Physical Examination
The patient may exhibit pallor and diaphoresis or may be completely
normal. Basilar rales may indicate heart failure (HF). Apical systolic murmur,
S3 or S4 may be present.

Diagnosis or Diagnostic Criteria
Initial Diagnosis of ST-Elevation Myocardial Infarction
The patient presents with a history of prolonged chest pain/discomfort,
ie symptoms of acute myocardial ischemia. Electrocardiogram (ECG) reveals new
ischemic changes, persistent ST-segment elevations, (presumed) new left
bundle-branch block (LBBB), or pathological Q waves. A decision to start
treatment using percutaneous coronary intervention (PCI) may be based on the
patient’s clinical history and ECG results. Rapid diagnosis and risk
stratification of patients with chest pain are important to identify AMI
patients who will benefit from reperfusion therapy (ie reopening of the
occluded artery).
Acute Coronary Syndrome (ACS)
Acute Coronary Syndrome with Persistent ST-Segment Elevation
ST-segment elevation myocardial infarction (STEMI) presents with
elevated levels of cardiac biomarkers. This usually has a completely occluded
vessel, resulting in transmural myocardial ischemia and infarction.

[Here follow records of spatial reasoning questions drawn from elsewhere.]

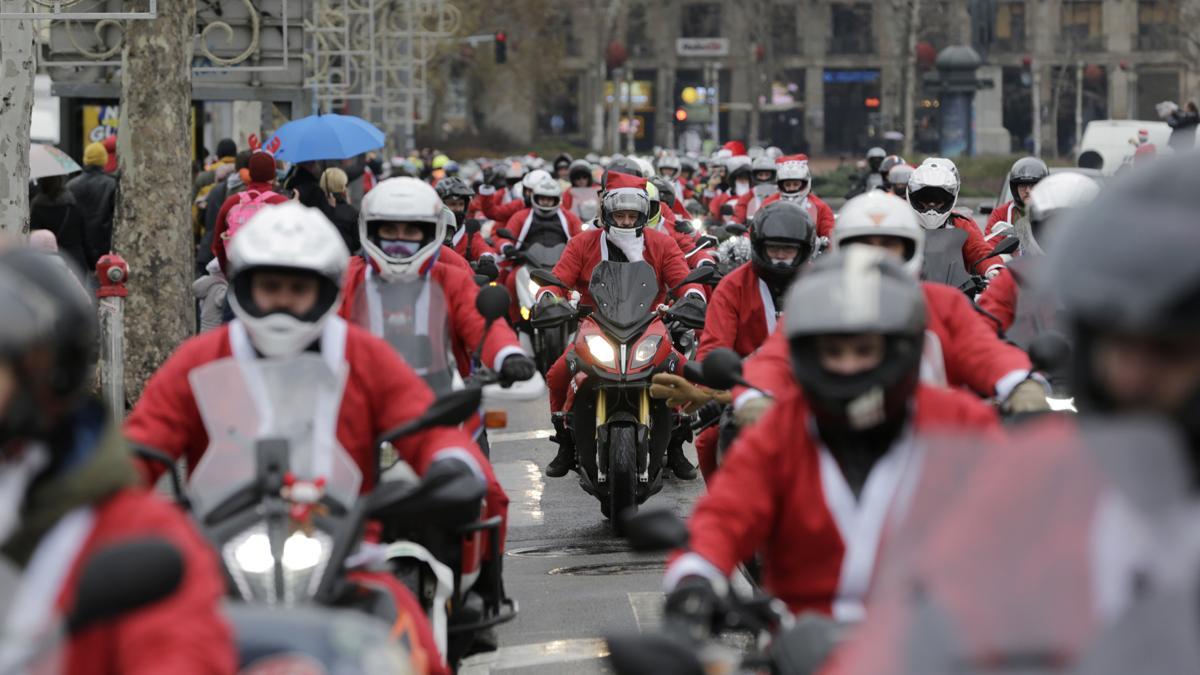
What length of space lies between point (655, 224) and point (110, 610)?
47.7 ft

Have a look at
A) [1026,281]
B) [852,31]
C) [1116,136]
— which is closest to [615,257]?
[1026,281]

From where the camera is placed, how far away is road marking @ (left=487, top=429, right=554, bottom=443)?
15969 millimetres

Acute Coronary Syndrome without Persistent ST-Segment Elevation
(Non-ST Elevation ACS [NSTE-ACS])
Unstable angina (UA) is ischemic discomfort that presents with normal
cardiac biomarkers in the blood with or without ischemia-related ECG changes. Non-ST-segment
elevation myocardial infarction (NSTEMI) presents with elevated levels of
cardiac biomarkers. This may have a partially occluded coronary artery
resulting in subendocardial ischemia.
Screening
Risk Stratification
Identifying patients who are at increased risk of further reinfarction
or death is essential in order that it can be prevented or intervention can be
done accordingly. A referral of high-risk patients to specialty centers should
be made for early coronary angiography and revascularization. Risk
stratification of post-STEMI patients can be done clinically or by using the
Thrombolysis in Myocardial Infarction (TIMI) risk score for a 30-day outcome
risk assessment and the Global Registry of Acute Coronary Events (GRACE) risk
score for a 6-month outcome risk assessment. This is relevant for patients who
did not receive PCI, including those with >48 hours of presentation. Risk assessment
should be done repeatedly during hospitalization and at discharge.
High-Risk Patients
High-risk patients are those with left ventricular ejection fraction
(LVEF) <35%, ischemia that affects >50% of viable myocardium and are post-revascularization
(PCI or CABG).
The clinical indicators for high-risk patients include:
- Advanced age
- Hypotension and cardiogenic shock
- Anterior infarction
- Elevated initial serum creatinine
- Malignant arrhythmias
- Early angina on minimal exertion/post-infarct angina
- Tachycardia
- Killip class >1
- Previous infarction
- History of heart failure (HF)
- Persistent chest pain
- Peripheral arterial disease
Medium-Risk Patients
Medium-risk patients are patients not considered low risk or high risk
based on imaging criteria and should be treated based on symptomatic status.
Low-Risk Patients
Low-risk patients are those who have LVEF >50% or mild inducible
ischemia that affects <20% of viable myocardium.